Amap driving navigation memory optimization principle and actual combat

background

According to the answer of Apple official WWDC, reducing the memory allows users to experience a faster startup speed, avoiding Crash caused by excessive memory, and enabling the APP to survive longer.

For AmAP, according to online data analysis, too much memory will cause the system to kill OOM during navigation.
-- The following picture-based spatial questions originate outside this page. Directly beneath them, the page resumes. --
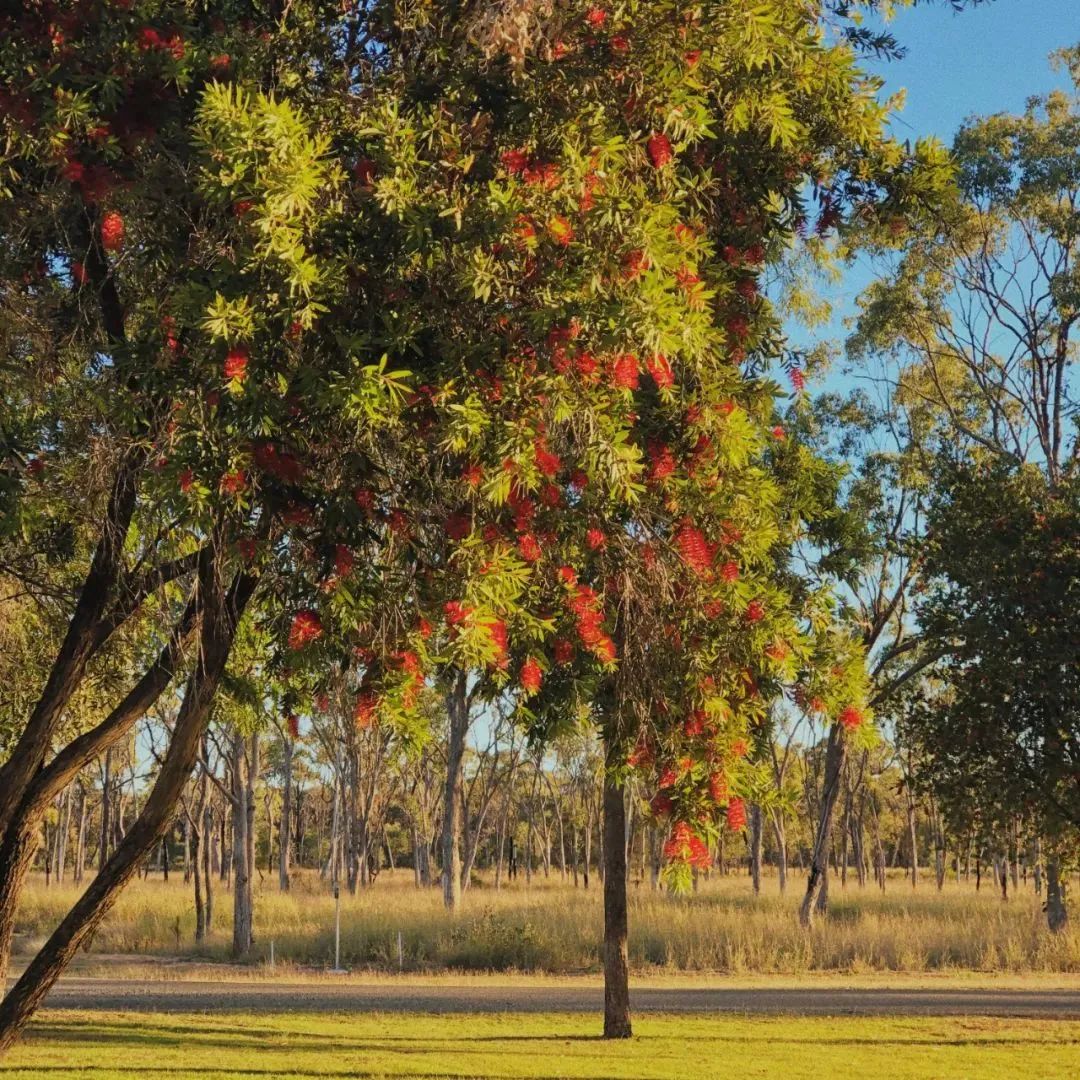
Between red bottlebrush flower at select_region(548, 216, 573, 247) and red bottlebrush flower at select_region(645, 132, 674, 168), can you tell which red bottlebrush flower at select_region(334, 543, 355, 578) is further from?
red bottlebrush flower at select_region(645, 132, 674, 168)

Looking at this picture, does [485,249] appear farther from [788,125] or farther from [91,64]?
[91,64]

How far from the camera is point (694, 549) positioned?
6.21 meters

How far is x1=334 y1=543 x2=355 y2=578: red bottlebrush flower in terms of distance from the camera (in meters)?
5.64

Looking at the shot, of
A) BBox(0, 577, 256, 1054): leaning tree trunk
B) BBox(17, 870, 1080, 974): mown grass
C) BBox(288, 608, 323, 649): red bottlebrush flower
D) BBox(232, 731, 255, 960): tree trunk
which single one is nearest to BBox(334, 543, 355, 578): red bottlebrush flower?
BBox(288, 608, 323, 649): red bottlebrush flower

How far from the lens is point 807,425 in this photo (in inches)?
1120

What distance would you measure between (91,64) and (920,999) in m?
17.0

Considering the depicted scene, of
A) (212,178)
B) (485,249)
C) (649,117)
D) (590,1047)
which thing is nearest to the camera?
(212,178)

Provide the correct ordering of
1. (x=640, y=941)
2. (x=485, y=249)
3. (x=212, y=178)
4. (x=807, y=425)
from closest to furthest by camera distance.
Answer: (x=212, y=178) → (x=485, y=249) → (x=640, y=941) → (x=807, y=425)

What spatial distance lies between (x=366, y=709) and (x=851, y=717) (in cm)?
264

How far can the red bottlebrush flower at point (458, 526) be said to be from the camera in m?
5.75

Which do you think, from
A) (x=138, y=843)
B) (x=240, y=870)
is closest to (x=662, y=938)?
(x=240, y=870)

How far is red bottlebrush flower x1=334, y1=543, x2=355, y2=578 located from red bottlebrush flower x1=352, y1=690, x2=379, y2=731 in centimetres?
55

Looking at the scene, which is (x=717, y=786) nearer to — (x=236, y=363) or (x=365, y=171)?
(x=236, y=363)

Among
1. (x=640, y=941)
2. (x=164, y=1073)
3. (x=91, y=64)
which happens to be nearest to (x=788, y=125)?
(x=91, y=64)
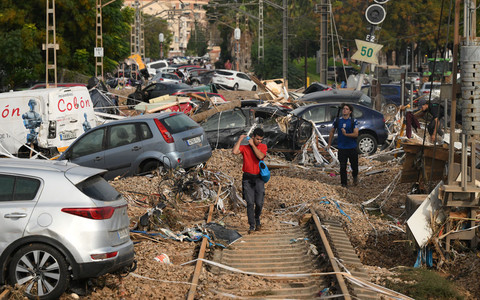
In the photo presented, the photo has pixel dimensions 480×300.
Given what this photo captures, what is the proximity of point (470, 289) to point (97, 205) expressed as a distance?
4493 mm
Especially different from other apps, the general APP only needs to pay attention to the foreground memory is too high system strong kill FOOM, Gaudamap has many users using background navigation, so also need to pay attention to the background memory is too high system strong kill BOOM, and the background strong kill is more serious than the foreground strong kill. In order to improve user experience, memory governance is urgent.
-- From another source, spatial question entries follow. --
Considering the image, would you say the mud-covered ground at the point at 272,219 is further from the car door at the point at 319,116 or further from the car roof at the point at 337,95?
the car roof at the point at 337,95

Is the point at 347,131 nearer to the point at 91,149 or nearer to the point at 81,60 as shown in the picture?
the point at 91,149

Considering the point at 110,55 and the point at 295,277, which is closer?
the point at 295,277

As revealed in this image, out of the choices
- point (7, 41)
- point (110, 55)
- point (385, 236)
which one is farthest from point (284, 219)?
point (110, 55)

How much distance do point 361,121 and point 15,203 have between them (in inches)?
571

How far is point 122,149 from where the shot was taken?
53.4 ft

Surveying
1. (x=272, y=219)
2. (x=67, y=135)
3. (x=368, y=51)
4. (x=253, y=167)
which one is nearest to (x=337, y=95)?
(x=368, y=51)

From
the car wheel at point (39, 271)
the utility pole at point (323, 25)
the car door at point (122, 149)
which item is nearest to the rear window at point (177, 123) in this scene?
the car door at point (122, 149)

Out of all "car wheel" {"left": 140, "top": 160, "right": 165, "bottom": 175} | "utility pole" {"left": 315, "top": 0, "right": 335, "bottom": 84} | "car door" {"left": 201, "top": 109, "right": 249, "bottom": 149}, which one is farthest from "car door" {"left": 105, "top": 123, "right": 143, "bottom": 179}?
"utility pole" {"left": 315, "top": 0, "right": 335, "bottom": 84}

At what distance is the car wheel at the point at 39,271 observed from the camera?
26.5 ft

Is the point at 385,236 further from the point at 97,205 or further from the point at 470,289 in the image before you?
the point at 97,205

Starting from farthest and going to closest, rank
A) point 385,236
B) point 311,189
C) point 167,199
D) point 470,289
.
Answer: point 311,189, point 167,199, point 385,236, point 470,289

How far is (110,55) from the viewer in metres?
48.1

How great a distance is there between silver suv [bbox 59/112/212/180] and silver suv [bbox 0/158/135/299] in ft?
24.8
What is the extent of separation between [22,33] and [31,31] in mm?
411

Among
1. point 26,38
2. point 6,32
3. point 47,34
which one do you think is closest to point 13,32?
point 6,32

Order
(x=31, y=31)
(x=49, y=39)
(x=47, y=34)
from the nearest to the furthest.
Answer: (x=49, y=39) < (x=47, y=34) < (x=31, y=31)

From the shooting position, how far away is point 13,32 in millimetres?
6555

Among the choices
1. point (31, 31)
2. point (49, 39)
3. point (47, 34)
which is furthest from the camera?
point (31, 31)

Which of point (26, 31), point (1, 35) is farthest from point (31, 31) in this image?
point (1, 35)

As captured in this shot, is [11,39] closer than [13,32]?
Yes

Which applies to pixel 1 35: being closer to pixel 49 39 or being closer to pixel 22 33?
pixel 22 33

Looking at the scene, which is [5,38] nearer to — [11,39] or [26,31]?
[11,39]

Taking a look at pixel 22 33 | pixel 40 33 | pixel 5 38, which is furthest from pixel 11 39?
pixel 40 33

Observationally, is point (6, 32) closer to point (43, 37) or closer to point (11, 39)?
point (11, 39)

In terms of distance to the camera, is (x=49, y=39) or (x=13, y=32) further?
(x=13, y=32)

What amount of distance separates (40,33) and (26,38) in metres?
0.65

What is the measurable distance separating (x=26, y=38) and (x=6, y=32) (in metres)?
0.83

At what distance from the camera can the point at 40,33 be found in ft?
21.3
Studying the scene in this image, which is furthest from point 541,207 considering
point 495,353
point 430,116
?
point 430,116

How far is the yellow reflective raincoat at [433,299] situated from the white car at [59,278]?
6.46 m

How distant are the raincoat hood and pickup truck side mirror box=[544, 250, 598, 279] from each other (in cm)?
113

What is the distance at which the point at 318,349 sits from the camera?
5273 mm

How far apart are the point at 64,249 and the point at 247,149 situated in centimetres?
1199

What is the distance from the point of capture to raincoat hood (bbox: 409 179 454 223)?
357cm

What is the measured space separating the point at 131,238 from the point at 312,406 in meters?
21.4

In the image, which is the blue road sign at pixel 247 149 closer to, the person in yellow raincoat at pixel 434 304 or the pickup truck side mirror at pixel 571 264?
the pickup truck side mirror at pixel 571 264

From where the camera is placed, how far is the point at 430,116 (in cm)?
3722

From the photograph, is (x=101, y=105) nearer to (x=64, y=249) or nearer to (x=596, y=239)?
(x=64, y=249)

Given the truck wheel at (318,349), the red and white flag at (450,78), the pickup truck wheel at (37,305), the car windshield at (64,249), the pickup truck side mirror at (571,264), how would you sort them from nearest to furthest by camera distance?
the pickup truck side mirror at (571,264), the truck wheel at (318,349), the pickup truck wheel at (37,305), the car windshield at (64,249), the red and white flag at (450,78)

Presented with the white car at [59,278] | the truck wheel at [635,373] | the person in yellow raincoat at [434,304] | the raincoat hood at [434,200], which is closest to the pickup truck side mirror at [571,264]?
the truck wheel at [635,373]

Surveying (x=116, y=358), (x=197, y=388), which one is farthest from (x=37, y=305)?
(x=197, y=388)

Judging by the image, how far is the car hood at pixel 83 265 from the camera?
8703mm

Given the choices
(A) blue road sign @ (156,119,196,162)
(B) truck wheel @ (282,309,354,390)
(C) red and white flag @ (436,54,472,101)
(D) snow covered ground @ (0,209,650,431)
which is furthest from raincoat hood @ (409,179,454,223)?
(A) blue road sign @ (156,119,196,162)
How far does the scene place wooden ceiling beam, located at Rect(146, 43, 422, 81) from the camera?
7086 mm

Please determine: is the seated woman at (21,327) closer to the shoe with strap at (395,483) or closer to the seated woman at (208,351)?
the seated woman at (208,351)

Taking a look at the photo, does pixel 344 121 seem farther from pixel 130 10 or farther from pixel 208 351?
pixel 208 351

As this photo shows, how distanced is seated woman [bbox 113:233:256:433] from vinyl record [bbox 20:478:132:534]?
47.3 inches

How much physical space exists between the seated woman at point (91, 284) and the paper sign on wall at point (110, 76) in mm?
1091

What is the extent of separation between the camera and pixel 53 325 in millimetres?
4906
The principle of analyzing

OOM

OOM is short for Out of Memory. In iOS APP, if the memory is over, the system will directly kill the APP, which is a kind of alternative Crash and cannot be captured. When discovering OOM, you can choose Device > Privacy > Analysis & Improvement > Analysis Data to find the log starting with JetsamEvent, which records a lot of information: mobile device information, system version, memory size, CPU time, etc.

Jetsam

Jetsam is a resource management mechanism for iOS. Unlike MacOS, Linux, and Windows, iOS does not have memory swapping space. Therefore, when the overall memory of the device is insufficient, the system kills some devices that have low priorities or occupy too much memory.

The iOS open-source XNU kernel source code can be analyzed as follows:

• Each process has a priority list in the kernel, and JetSam will try to kill the process with the lowest priority list when stressed by memory until the memory water level returns to normal.
• Jetsam gets the phys_footprint value from get_task_phys_footprint to decide whether to kill the application.

The Jetsam mechanism cleanup strategy can be summarized as follows:

• If the physical memory usage of an APP exceeds the upper limit, it will be cleared. Different devices have different memory thresholds.
• If the physical memory usage of the entire device is under pressure, clear background applications first and then foreground applications.
• Delete the applications with high memory usage first and then the applications with low memory usage.
• User applications are cleaned before system applications.

Low Memory Killer on Android:

• Depending on the priority of the APP and how much total memory is used, the system will force the APP to die if the device memory is tight.
• The determination of memory tightness depends on the size of the system RSS, which actually uses physical memory and contains all the memory occupied by the shared libraries.
• There are three key parameters:

1) oOM_adj: used in the Framework layer. It represents the priority of a process. The higher the value, the lower the priority and the easier it is to be killed.

2) oOM_adj threshold: used in the Framework layer, representing the memory threshold of OOM_adj. The Android Kernel periodically checks whether the current remaining memory is lower than the threshold. If the remaining memory is lower than the threshold, the process with the largest value in oOM_ADJ is killed until the remaining memory is higher than the threshold.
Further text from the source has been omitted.